#### Seçilen Metin

Akil İnsanlar Heyeti Karadeniz Grubu Başkanı Hakyemez: "Bölünmez bütünlük konusunda taviz verilmeden, bunu kimse düşünmez, hükümet de düşünmez ama daha güçlü bir Türkiye için bu sürecin denenmesi gerektiği kanaatindeyim" .
"Gelinen aşamada da Türkiye'nin umduğu sonuca ulaşmaya başladığını söylemek mümkündür" .
Grup Başkan Vekili Bilgin: "Türkiye devletin örgütlenme biçimini değiştirdi. Militarizmin kurumlarını etkisiz kılma konusunda meclis ve hükümet çok önemli adımlar attı"
Akil İnsanlar Heyeti Karadeniz Grubu Başkanı Yusuf Şevki Hakyemez, "Bölünmez bütünlük konusunda taviz verilmeden, bunu kimse düşünmez, hükümet de düşünmez ama daha güçlü bir Türkiye için bu sürecin denenmesi gerektiği kanaatindeyim" dedi.
Grup Başkanı Hakyemez ile Grup Başkan Vekili Vedat Bilgin, Grup Sekreteri Fatma Benli, grup üyeleri Oral Çalışlar, Yıldıray Oğur ve Ahmet Gündoğdu, Bayburt'ta bir düğün salonunda sivil toplum kuruluşu, meslek grubu temsilcileri ve sendika yetkilileriyle bir araya geldi.
Hakyemez, burada yaptığı konuşmada, Türkiye'nin gündeminde olan konulardan birinin terör olduğunu, bu sorunun 30 yıldır sürdüğünü belirtti.
Terörün sonlandırılması için hükümetlerin çalışmalar yaptığını, kolluk kuvvetlerinin mücadele ettiğini ancak 30 yıl geçmesine rağmen önemli adımlar atılmış sayılmayacağını öne sürdü. Sorunun giderek kronikleştiğine işaret eden Hakyemez, şöyle devam etti:
"Sorun ciddi, ülkenin ekonomik kaynaklarını sömürüyor, can kayıpları yaşanıyor, milli birlik ve bütünlüğün zedelenmesi konusunda sorun ortaya çıkıyor. Bu sorunun çözümü noktasında daha farklı şeylerin konuşulması gerekiyor. Hükümet yeni bir süreç başlattı. Bu sürecin başladığı zamana bakıldığında şöyle bir önemi var. Siyasi iktidar kendi inisiyatifi ile bu süreci başlatmış durumda. Demokratik ülkede de böyle olması gerekiyor. Türkiye'nin pek çok sorunu var. Bu sorunların bir kısmını çözme noktasında adım atıldığında vesayet aktörleri devreye giriyor ve siyasi iktidarın manevra alanı kısıtlanınca iş akamete uğruyor. İktidarın vesayet aktörlerinin gücünü kırdıktan sonra bu işe başlaması daha isabetli olmuştur."

#### Görev Yönergesi
Akil İnsanlar Heyeti konulu metinde "Grup Başkanı Hakyemez" sözleriyle başlayan ve "yıldır sürdüğünü belirtti." sözlerine kadar, bu sözler de dahil olmak üzere uzanan bölümü olduğu gibi kopyalayın. Yalnızca metinde yazanlara dayanın.

#### Veri Bölümü
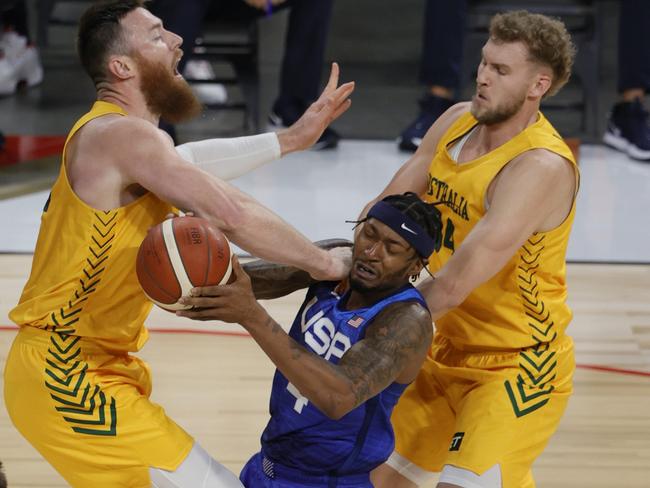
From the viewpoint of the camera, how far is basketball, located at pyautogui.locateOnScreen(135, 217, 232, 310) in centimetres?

#### Görevin Sonucu
Grup Başkanı Hakyemez ile Grup Başkan Vekili Vedat Bilgin, Grup Sekreteri Fatma Benli, grup üyeleri Oral Çalışlar, Yıldıray Oğur ve Ahmet Gündoğdu, Bayburt'ta bir düğün salonunda sivil toplum kuruluşu, meslek grubu temsilcileri ve sendika yetkilileriyle bir araya geldi.
Hakyemez, burada yaptığı konuşmada, Türkiye'nin gündeminde olan konulardan birinin terör olduğunu, bu sorunun 30 yıldır sürdüğünü belirtti.